Material for the task
========

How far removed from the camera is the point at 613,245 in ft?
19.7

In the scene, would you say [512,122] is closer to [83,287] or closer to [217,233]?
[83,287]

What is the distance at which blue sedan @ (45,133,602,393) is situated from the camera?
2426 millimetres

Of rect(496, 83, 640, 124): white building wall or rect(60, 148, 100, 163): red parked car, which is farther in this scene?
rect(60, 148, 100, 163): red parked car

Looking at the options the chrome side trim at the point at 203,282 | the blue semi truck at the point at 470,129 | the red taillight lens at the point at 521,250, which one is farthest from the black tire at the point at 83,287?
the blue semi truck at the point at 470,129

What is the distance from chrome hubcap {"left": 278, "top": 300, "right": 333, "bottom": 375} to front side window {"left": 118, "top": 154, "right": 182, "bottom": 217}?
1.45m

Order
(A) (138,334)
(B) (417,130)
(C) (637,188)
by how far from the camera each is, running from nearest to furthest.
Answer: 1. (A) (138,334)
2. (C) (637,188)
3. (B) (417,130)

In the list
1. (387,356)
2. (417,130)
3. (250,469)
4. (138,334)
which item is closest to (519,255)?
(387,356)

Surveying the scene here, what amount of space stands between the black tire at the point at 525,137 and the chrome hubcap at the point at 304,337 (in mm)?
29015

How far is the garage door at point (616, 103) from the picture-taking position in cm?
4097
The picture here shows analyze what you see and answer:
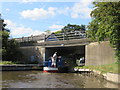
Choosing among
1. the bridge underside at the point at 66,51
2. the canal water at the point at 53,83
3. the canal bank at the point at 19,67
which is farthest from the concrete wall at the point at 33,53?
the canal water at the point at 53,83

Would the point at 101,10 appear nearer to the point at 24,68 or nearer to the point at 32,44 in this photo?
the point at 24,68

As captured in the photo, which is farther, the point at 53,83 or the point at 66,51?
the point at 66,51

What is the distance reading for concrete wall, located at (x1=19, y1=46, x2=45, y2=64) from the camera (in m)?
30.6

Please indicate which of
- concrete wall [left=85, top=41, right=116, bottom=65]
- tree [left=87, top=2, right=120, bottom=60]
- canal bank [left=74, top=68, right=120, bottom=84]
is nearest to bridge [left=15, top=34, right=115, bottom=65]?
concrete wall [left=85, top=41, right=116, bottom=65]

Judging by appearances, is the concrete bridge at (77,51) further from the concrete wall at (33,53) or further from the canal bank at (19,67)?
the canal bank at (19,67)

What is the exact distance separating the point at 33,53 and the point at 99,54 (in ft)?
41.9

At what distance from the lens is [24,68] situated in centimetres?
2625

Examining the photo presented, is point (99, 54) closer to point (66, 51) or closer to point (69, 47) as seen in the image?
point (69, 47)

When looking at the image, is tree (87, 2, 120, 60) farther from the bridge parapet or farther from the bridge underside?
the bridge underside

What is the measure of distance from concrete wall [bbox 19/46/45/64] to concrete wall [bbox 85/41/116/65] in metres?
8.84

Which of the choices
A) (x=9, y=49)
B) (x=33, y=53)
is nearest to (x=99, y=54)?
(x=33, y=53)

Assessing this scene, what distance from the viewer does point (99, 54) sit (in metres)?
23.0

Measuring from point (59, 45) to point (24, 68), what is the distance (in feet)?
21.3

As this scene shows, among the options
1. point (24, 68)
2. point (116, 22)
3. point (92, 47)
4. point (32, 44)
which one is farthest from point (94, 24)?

========

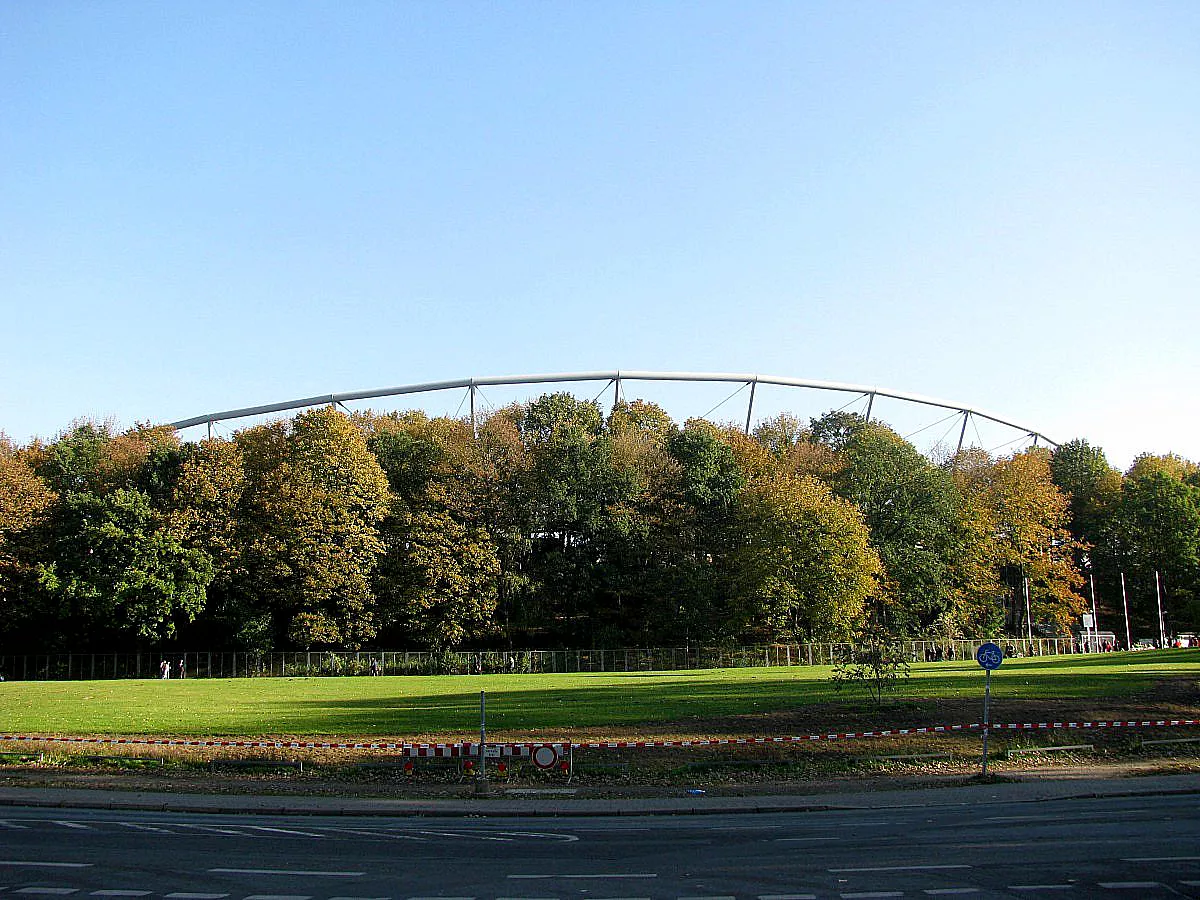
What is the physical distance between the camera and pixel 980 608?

========

Exercise description
Find each line above that contains the string "bank" with the same capitalization, and copy out every one of those lines.

Solution for this problem
3. the canal bank at the point at 19,67
- canal bank [left=74, top=68, right=120, bottom=84]
Judging by appearances, is the concrete bridge at (77,51) further from the concrete wall at (33,53) or further from the canal bank at (19,67)?
the canal bank at (19,67)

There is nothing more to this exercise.